Заслуженный учитель гордо вскинул вверх подбородок.
– Спасибо, Лев Сергеевич. Дел выше крыши.
– Печально, печально. Уважаю тебя, Васильевна. И как человека, и как бабу. Порядочные бабы ведь сейчас в России редкость. А о девках и говорить нечего! Уже в двадцать лет каждой второй между ног узбекскую дыню засунуть можно. Еще этим и гордятся, дуры. – Дубко снова качнуло вперед. – Да, жаль, что я не в твоем вкусе. Фемина ты гарна. Софья Ковалевская и Людмила Чурсина в одном лице.
– Спасибо за комплимент. Пойду я, Лев Сергеевич.
– Ступай, красавица. Если какая помощь нужна будет, заходи без стеснения. Лев для тебя все сделает! Клянусь своим телескопом.
– Спасибо, мой рыцарь.
Валентина Васильевна с добродушной улыбкой кивнула бывшему учителю и не спеша зашагала домой вдоль соснового, покрытого лаком забора.

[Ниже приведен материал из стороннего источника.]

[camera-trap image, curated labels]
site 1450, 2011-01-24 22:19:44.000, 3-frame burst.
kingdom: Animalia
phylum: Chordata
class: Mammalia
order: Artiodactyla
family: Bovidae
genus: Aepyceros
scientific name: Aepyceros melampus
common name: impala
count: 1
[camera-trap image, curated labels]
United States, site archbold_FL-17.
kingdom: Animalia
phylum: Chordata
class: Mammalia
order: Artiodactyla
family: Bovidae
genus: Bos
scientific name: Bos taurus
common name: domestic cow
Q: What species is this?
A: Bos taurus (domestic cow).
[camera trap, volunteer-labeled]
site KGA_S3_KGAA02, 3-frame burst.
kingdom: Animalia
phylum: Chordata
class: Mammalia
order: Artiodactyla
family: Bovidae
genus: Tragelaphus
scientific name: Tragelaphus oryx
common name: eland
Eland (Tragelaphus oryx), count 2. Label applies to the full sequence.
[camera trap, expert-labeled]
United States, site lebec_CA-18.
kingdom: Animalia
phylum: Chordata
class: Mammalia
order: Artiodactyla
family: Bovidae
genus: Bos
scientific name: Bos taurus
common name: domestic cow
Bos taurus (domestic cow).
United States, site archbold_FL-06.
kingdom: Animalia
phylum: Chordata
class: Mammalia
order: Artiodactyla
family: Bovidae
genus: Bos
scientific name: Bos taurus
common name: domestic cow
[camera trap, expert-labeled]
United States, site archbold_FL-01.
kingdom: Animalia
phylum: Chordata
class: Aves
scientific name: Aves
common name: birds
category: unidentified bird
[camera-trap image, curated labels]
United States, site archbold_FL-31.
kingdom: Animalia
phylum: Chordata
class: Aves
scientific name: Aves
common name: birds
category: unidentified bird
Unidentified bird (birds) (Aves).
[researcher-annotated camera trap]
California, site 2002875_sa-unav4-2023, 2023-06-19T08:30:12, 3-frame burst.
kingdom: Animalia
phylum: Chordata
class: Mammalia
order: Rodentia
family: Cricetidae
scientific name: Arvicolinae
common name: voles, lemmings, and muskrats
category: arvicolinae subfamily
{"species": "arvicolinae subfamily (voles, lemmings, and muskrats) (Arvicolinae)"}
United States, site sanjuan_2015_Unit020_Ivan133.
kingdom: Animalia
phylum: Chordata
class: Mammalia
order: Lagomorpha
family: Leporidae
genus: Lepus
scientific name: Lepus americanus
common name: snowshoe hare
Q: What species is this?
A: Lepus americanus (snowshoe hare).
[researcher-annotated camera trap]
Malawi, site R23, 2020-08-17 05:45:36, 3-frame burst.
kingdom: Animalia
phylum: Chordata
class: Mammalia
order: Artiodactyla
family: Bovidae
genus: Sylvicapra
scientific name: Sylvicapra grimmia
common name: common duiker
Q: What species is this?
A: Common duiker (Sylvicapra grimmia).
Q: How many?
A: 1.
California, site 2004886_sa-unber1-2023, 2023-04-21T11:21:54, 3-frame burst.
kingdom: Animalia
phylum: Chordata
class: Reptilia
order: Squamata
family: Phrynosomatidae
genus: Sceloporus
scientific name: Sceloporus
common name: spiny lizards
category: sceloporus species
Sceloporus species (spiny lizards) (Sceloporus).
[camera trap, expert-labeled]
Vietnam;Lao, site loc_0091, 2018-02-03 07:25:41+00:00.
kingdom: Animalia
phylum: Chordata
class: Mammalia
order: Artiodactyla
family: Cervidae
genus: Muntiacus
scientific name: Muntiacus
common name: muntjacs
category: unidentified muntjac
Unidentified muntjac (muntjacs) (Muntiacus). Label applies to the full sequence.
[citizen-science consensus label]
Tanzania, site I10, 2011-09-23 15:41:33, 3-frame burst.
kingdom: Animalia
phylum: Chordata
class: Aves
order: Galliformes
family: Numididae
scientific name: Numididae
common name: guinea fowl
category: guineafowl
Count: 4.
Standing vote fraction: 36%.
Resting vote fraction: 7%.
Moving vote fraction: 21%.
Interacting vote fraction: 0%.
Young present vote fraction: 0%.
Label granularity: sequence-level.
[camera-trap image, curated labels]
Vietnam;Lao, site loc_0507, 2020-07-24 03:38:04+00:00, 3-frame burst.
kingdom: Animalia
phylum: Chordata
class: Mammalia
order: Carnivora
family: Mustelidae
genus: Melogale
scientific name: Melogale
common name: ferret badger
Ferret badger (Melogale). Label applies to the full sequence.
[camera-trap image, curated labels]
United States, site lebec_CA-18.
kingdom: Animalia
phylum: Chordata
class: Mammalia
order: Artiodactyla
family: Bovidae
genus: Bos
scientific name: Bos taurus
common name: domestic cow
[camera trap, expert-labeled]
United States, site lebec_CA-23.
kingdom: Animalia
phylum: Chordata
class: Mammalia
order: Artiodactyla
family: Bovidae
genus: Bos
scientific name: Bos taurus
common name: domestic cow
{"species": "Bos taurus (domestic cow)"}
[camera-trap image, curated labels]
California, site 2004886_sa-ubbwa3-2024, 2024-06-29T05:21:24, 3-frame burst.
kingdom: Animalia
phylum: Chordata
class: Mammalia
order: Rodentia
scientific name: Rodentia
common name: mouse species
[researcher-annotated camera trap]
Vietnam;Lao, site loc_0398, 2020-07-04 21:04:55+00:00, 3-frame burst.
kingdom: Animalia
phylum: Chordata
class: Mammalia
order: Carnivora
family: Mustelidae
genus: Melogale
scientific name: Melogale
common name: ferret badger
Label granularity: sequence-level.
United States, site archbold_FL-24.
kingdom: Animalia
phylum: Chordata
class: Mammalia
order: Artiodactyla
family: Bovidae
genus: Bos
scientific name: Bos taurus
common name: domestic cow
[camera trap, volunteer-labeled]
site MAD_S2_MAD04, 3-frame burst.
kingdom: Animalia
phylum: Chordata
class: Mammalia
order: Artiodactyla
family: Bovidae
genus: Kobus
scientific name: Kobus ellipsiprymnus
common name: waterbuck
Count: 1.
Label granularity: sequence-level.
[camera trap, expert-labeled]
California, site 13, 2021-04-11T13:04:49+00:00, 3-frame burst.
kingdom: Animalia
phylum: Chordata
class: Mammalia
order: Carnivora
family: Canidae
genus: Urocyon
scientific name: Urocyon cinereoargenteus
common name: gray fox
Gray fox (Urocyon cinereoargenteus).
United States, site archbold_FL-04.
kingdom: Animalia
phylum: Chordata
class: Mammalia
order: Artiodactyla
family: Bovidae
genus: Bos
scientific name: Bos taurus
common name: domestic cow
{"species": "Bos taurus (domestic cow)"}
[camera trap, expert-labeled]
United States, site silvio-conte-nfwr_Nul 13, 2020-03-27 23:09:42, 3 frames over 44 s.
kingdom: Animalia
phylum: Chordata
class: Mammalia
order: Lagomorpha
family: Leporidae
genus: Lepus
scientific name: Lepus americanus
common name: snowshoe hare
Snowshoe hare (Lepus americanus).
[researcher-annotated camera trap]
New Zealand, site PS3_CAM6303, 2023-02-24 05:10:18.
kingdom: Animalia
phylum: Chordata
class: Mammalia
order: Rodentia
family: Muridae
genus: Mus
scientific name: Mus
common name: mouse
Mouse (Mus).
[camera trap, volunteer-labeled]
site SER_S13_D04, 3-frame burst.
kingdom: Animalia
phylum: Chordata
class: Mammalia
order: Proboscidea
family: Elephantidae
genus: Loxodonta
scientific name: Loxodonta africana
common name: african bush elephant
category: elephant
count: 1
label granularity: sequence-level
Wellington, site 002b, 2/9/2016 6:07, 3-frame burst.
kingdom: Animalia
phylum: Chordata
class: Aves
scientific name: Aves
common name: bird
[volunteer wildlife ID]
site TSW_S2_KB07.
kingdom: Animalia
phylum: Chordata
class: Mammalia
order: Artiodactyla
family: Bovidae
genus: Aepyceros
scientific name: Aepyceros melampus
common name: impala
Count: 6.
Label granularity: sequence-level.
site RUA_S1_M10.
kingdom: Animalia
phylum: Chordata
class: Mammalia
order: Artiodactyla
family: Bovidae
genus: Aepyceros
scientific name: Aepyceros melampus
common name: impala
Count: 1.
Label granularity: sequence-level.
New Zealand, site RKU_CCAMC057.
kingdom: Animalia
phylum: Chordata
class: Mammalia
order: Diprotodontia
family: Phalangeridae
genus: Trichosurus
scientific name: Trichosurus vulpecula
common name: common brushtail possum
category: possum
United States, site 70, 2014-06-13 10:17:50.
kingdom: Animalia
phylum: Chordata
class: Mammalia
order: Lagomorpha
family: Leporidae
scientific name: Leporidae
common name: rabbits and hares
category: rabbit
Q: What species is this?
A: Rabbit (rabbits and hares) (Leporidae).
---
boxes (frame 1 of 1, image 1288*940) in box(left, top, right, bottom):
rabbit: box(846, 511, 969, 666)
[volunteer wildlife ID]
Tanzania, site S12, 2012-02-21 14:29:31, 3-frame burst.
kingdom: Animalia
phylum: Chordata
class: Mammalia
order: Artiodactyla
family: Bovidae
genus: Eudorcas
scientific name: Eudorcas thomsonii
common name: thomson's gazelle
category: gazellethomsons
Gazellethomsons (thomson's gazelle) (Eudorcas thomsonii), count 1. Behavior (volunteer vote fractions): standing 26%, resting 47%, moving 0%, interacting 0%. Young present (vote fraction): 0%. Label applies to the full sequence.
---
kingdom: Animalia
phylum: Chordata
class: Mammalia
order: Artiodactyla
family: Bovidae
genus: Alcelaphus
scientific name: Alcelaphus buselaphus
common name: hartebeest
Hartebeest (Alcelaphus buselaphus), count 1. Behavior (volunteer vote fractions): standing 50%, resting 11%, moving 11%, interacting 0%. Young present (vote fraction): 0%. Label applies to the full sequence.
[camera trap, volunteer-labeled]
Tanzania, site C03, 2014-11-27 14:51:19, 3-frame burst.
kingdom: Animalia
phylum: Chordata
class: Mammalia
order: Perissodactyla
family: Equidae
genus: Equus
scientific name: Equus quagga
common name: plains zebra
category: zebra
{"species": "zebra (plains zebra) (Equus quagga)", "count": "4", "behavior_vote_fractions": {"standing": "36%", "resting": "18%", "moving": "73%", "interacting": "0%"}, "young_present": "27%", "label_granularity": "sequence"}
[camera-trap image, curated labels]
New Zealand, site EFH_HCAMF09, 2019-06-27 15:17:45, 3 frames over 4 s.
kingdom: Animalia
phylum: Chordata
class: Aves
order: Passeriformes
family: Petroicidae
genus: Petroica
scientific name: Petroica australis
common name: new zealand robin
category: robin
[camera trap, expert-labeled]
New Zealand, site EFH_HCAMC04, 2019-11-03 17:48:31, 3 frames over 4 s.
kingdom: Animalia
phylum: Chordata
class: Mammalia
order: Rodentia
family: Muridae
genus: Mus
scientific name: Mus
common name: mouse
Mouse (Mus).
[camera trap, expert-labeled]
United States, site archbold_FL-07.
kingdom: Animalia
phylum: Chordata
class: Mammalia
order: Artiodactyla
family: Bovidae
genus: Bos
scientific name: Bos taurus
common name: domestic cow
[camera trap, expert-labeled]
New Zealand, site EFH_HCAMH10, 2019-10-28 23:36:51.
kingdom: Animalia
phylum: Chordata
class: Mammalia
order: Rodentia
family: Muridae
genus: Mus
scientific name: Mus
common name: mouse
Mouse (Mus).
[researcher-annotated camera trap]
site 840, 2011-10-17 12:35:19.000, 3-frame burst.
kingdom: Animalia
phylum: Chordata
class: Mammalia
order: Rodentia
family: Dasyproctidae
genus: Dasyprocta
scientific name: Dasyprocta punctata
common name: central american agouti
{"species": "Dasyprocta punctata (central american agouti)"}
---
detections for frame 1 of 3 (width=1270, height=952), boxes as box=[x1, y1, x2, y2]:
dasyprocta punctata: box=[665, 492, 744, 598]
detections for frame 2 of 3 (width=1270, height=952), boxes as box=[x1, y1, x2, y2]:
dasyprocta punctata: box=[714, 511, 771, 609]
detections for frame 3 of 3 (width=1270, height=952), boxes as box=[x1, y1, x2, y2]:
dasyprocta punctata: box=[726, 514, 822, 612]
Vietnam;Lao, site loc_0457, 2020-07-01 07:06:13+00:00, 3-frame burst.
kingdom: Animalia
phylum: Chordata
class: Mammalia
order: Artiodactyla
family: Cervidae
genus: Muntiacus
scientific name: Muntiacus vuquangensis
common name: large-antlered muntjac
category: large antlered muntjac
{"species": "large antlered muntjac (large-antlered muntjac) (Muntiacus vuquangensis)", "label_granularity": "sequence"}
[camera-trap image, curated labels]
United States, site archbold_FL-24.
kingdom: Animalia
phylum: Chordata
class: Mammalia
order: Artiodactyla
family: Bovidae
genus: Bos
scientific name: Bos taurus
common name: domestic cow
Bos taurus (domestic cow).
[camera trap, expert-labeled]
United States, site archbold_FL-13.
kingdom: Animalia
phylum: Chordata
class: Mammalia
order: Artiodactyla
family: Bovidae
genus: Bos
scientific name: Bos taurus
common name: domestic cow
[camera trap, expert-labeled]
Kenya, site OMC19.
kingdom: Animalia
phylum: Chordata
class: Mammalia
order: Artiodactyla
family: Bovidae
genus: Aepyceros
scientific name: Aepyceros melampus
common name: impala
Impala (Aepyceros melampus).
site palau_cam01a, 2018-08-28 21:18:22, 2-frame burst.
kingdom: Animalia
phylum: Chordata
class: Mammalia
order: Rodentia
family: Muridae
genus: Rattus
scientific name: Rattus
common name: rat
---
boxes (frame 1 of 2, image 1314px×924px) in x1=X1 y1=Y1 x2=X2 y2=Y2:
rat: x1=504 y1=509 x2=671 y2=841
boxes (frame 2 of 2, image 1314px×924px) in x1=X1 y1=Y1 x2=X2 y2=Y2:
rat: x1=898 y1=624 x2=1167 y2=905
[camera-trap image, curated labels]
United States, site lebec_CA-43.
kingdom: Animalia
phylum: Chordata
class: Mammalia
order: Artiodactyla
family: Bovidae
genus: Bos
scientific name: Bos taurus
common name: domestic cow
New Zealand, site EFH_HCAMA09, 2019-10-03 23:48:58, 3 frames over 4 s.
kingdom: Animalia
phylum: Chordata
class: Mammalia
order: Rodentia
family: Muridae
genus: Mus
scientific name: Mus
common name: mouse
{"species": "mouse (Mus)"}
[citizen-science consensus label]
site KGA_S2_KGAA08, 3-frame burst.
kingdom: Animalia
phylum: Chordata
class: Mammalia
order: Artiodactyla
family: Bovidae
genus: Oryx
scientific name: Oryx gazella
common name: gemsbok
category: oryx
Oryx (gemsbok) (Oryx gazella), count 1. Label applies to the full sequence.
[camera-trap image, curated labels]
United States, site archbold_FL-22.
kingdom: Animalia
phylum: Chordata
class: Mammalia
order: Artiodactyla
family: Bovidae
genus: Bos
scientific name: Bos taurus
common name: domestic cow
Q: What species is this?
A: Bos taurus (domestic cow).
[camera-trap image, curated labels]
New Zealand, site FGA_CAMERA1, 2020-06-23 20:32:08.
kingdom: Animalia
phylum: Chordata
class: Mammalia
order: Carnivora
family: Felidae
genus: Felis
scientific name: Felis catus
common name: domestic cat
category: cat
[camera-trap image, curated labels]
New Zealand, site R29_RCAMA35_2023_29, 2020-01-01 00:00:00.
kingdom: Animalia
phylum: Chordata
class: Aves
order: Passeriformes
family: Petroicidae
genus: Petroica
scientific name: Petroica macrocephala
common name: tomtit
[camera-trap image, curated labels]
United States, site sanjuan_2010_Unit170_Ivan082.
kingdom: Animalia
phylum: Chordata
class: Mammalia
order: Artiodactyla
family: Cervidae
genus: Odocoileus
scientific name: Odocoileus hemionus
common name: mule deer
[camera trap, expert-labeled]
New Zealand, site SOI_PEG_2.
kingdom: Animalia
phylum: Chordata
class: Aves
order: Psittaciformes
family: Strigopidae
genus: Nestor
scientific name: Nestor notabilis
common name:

Свернув за угол, она неожиданно увидела впереди Ольгу Гасилову, местного почтальона. Та, ведя рядом с собой велосипед, шла навстречу Рыбаковой по узкому, засыпанному отсевом переулку. Широкие бедра женщины были туго обтянуты потертыми синими джинсами, а ее довольно заметно выступающий животик прикрывала надетая навыпуск серая в черную узкую полоску мужская сорочка. На голове «почтальонки», как называли Гасилову почти все местные старушки, кокетливо сидела белая матерчатая кепочка.
Ольга, которая была лет на пятнадцать младше Валентины Васильевны, выказывая уважение, поздоровалась первой:
– Доброе утро!
– Доброе утро, Оля! Что вас занесло в наш околоток?
Гасилова остановилась.
– Бабе Кате пенсию доставляла. Обычно за деньгами она сама на почту ходит, а тут ей на днях спину сильно прихватило. Вот она и попросила, чтобы я ей сегодня пенсию на дом принесла.
– Ясно. А вы как поживаете?
– Ничего. Жаловаться грех.
– Женька как?
– Да вот решил осенью в армию идти. Не хочет, балбес, дальше учиться. Ох, и боязно мне за него, Валентина Васильевна.
Гасилова поджала пухлые губы. Рыбакова, между прочим, не помнила, чтобы она видела их хотя бы раз накрашенными. А они того заслуживали. Правда, их соблазнительность стала бы тогда до неприличия вызывающей. Наверное, Ольга сие понимала и именно поэтому губной помадой не пользовалась.